Problem details |
Images do not belong in the copy. Retype all the entries below exactly.

-- Data for review follows --

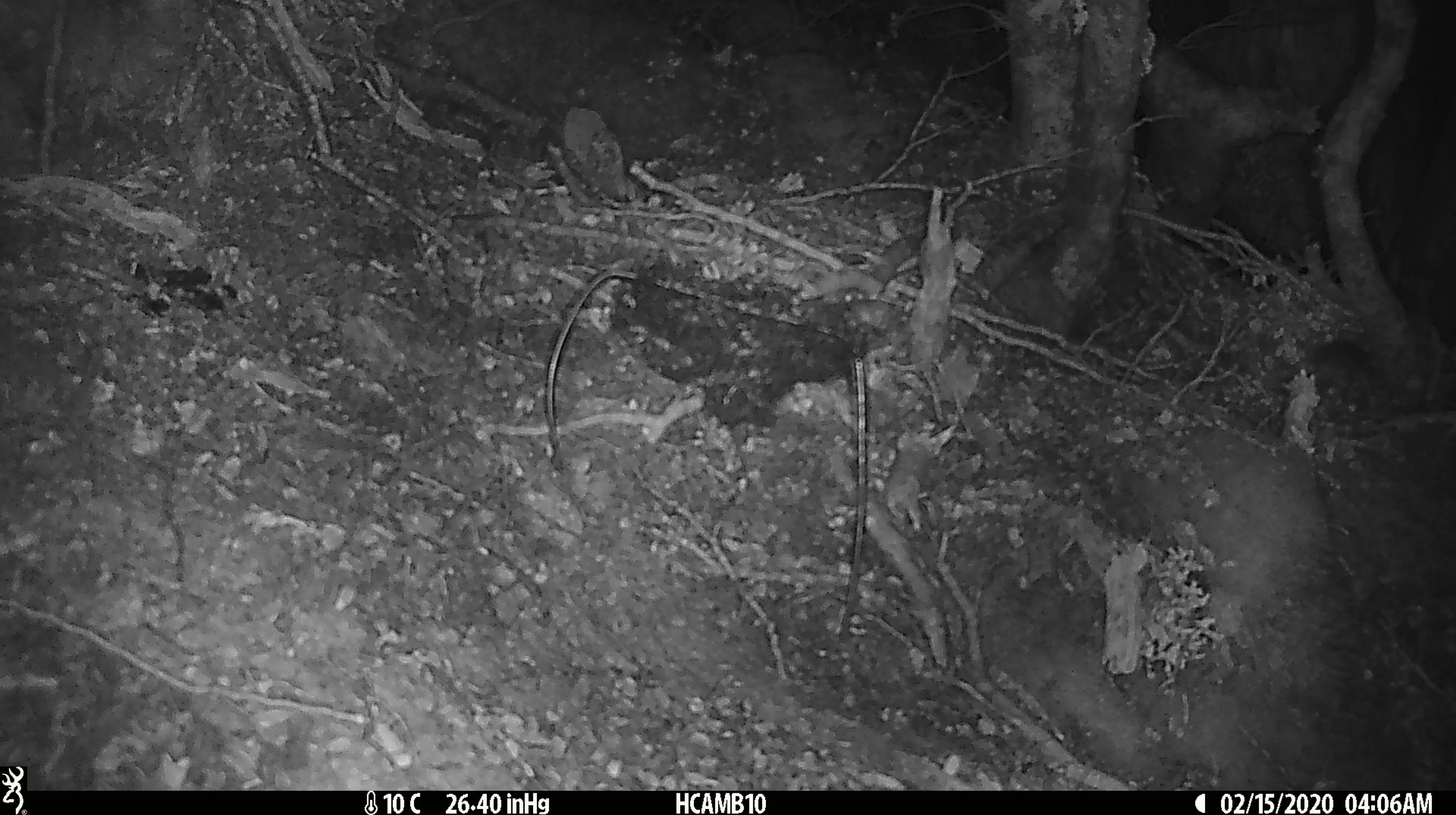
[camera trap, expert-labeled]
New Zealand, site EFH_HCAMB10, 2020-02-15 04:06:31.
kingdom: Animalia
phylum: Chordata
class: Mammalia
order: Rodentia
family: Muridae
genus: Mus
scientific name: Mus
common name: mouse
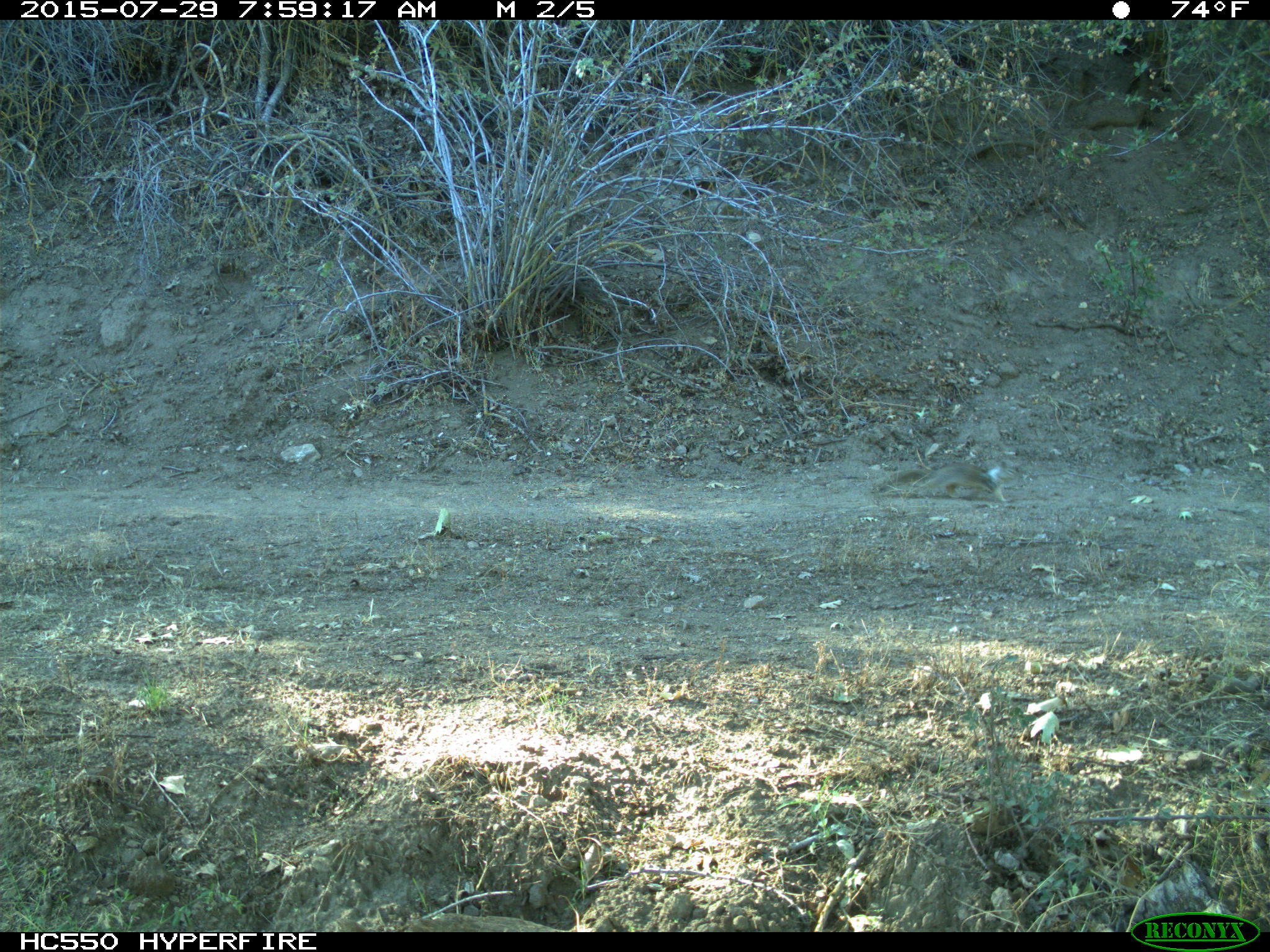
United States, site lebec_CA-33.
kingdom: Animalia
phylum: Chordata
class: Mammalia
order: Rodentia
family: Sciuridae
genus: Otospermophilus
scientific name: Otospermophilus beecheyi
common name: california ground squirrel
Otospermophilus beecheyi (california ground squirrel).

-- Data for review concluded --

Reply |
[camera trap, expert-labeled]
New Zealand, site EFH_HCAMB10, 2020-02-15 04:06:31.
kingdom: Animalia
phylum: Chordata
class: Mammalia
order: Rodentia
family: Muridae
genus: Mus
scientific name: Mus
common name: mouse
United States, site lebec_CA-33.
kingdom: Animalia
phylum: Chordata
class: Mammalia
order: Rodentia
family: Sciuridae
genus: Otospermophilus
scientific name: Otospermophilus beecheyi
common name: california ground squirrel
Otospermophilus beecheyi (california ground squirrel).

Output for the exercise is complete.